**Excerpt provided:**

# New tires for Ariens ST270/932001



## cantator (Oct 10, 2011)

I have an Ariens ST270/932001 my neighbor garbage picked and then gave to me. I have re-conditioned the carb, and now she runs like new! 

The only thing that she really needs are some new tires. It currently has the original hard rubber sawtooth tires that are nothing more than slicks now. As you can imagine, the traction is horrible. 

Has anyone had any luck in replacing these? If so, what did you find or use?  Ideally I would like to place something akin to a snow hog/carlisle xtrac, but I have not been able to find anything that may "just work". Any and all feedback would be greatly appreciated!

Thank you.


----------



## td5771 (Feb 21, 2011)

some of the older sizes are hard to find. i know of a few people that use the new snow tires and they say they work well and only slip occasionally in hard packed snow.

on the other hand if you can't find any that won't be a guaranteed fit you could always use snow chains. all my blowers have smooth tread (i call them turf tread) tires but i have chains on them and the dont slip.

if the chains are close in size you can just remove some links to get a proper fit.

is there a size on the side of the tire?


----------



## cantator (Oct 10, 2011)

Thank you for replying. From what I have researched, the tire size is 4.10/3.50x4. There are no markings on the tire or rim. I posted pictures of it here:

https://picasaweb.google.com/cantator/DropBox?authuser=0&feat=directlink

I really hope to replace them with a modern tire. If I can, I want to stay away from chains, but if I have to...

I do not have any calipers, but I think the axle is 5/8ths diameter. Can anyone confirm this? Thanks for helping!!


----------



## td5771 (Feb 21, 2011)

that should be a common tire. you can find them almost anywhere. axle size does not matter, just change the tire not the whole rim and tire.


----------



## kb0nly (Sep 22, 2011)

**Recorded data:**
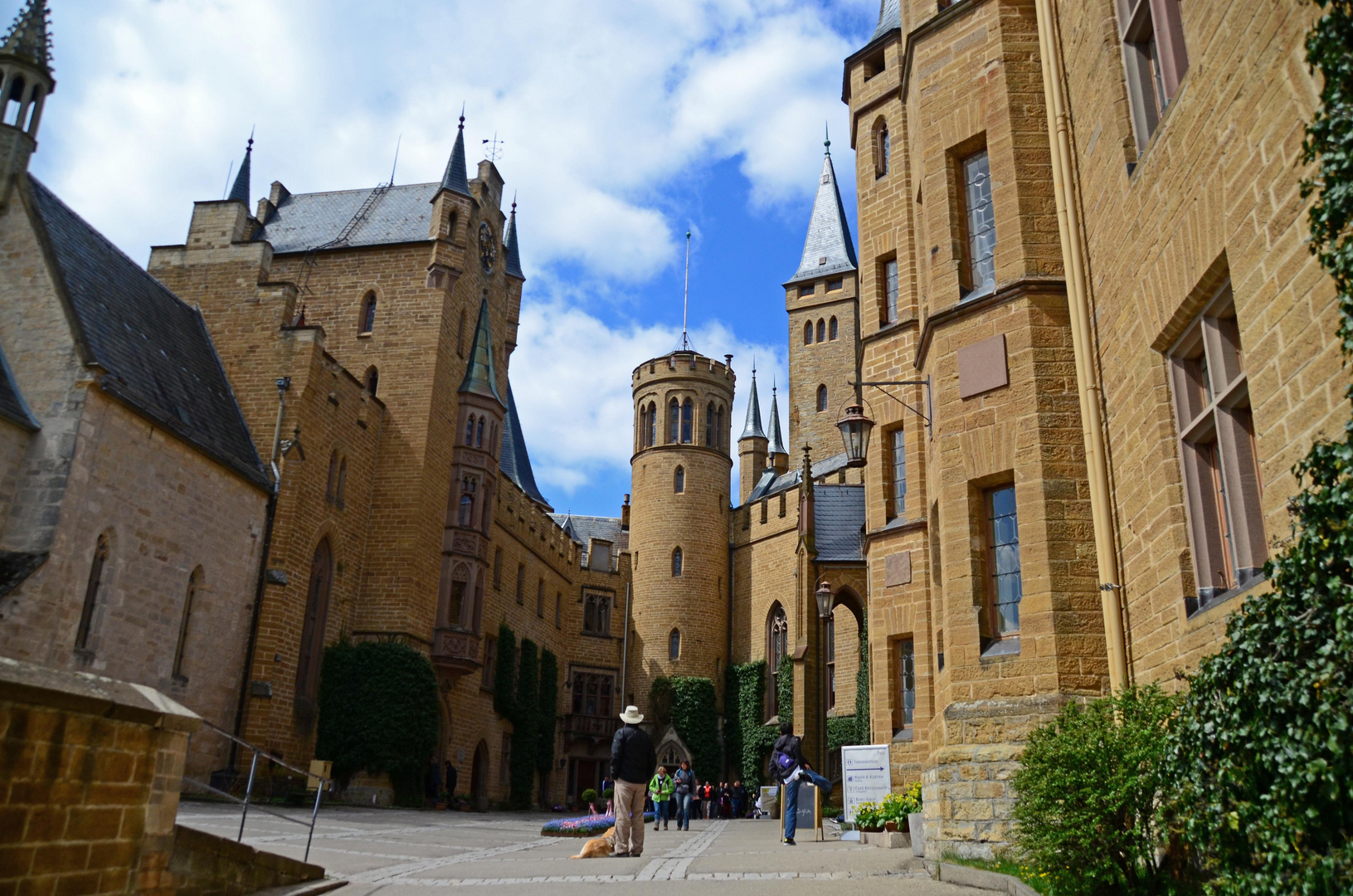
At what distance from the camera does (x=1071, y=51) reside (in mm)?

**Challenges:**
• A. List each distinct username that appears as a post header in the thread on tires for the Ariens ST270.
• B. Transcribe verbatim the passage from the thread on tires for the Ariens ST270, beginning at the words "I do not have" and stopping after "rim and tire.".

**Per-task answers:**
• A. cantator, td5771, kb0nly

• B.
I do not have any calipers, but I think the axle is 5/8ths diameter. Can anyone confirm this? Thanks for helping!!


----------



## td5771 (Feb 21, 2011)

that should be a common tire. you can find them almost anywhere. axle size does not matter, just change the tire not the whole rim and tire.